How Session Cookies Work
- 1.You log in to a website (POST username/password)
- 2.The server creates a session and sends back a cookie (e.g.,
session_id=abc123) - 3.Your browser sends this cookie with every subsequent request
- 4.The server recognizes you and serves authenticated content
Managing Sessions in Python
import requests
# requests.Session() automatically handles cookies
session = requests.Session()
# Login
session.post("https://example.com/login", data={
"username": "user@example.com",
"password": "secret123",
})
# Now all requests include the session cookie
profile = session.get("https://example.com/dashboard")
orders = session.get("https://example.com/orders")

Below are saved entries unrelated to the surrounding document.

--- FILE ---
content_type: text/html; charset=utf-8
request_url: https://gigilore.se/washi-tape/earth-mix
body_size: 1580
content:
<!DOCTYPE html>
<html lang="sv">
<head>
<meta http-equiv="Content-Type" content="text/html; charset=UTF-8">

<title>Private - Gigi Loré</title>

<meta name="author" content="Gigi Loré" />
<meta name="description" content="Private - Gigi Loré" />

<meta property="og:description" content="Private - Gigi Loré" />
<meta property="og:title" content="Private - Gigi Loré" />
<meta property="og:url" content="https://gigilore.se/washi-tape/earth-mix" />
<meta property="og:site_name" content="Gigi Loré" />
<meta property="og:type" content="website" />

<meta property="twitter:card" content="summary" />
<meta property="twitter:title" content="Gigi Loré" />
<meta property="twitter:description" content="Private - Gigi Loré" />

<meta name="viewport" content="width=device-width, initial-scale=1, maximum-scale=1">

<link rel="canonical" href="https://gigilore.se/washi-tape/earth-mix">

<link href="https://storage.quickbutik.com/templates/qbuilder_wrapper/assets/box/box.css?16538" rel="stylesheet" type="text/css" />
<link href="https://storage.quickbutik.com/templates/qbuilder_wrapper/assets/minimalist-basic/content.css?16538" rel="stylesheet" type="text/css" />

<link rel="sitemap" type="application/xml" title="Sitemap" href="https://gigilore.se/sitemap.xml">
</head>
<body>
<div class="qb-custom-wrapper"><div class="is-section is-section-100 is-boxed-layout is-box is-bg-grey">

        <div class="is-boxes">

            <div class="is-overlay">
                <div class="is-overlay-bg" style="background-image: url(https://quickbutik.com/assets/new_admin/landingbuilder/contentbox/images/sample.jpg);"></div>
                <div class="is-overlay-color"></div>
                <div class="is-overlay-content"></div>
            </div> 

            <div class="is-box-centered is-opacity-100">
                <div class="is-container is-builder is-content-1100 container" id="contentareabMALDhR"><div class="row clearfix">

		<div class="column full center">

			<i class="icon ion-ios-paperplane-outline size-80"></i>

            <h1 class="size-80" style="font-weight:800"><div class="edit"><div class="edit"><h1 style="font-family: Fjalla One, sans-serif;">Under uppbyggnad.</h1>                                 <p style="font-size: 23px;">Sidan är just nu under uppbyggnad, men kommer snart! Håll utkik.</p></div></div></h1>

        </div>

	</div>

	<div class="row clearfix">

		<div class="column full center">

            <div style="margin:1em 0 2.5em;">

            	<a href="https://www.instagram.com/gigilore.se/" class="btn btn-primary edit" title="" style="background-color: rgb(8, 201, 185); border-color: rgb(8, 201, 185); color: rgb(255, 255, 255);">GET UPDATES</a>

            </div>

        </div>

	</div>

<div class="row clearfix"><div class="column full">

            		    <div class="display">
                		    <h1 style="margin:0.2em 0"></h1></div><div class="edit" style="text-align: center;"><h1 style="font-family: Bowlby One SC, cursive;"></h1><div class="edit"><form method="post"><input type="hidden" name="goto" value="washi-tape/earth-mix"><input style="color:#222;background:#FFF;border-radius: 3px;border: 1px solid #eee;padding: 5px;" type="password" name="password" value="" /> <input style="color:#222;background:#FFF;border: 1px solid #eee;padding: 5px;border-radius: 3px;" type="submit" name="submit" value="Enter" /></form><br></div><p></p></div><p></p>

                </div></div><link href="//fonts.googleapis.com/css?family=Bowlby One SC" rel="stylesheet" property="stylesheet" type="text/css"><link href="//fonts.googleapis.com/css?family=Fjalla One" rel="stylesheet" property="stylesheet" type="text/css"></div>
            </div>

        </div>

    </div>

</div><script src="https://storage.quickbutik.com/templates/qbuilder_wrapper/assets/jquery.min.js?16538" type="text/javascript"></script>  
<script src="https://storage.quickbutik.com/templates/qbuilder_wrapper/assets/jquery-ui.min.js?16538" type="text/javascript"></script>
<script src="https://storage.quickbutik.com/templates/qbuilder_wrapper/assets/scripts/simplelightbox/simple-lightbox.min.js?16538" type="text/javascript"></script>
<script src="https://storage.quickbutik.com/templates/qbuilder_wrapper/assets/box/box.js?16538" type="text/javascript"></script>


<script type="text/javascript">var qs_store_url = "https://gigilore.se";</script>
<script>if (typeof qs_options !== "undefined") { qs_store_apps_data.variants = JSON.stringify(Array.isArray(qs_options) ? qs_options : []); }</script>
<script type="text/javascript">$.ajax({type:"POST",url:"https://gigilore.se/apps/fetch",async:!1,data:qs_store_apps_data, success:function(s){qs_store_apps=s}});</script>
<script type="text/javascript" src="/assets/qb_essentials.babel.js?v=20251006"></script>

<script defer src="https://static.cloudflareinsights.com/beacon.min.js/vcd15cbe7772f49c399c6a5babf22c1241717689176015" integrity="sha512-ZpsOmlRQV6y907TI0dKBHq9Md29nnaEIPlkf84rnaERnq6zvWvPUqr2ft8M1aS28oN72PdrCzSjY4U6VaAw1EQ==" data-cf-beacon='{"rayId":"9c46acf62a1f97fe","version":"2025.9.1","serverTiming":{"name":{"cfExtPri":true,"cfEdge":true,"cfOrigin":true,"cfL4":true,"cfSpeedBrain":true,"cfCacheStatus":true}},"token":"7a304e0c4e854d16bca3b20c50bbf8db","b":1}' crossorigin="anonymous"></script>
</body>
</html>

# Both requests are authenticated
With Playwright
from playwright.sync_api import sync_playwright
with sync_playwright() as p:
browser = p.chromium.launch()
context = browser.new_context()
page = context.new_page()
# Login
page.goto("https://example.com/login")
page.fill("#email", "user@example.com")
page.fill("#password", "secret123")
page.click("button[type=submit]")
page.wait_for_url("**/dashboard")
# Save cookies for later use
cookies = context.cookies()
# Reuse cookies in a new session
new_context = browser.new_context()
new_context.add_cookies(cookies)
Common Cookie Challenges
- •CSRF tokens: Some sites require a CSRF token alongside the session cookie
- •Cookie expiration: Sessions expire — handle re-authentication
- •Secure/HttpOnly flags: Some cookies can't be read by JavaScript
- •Multiple cookies: Many sites use several cookies together
Anti-Bot and Cookies
Anti-bot systems like Cloudflare set their own cookies (e.g., cf_clearance). These cookies prove you passed their challenge. You need to:
- 5.Pass the challenge (in a headless browser)
- 6.Extract the cookies
- 7.Include them in subsequent requests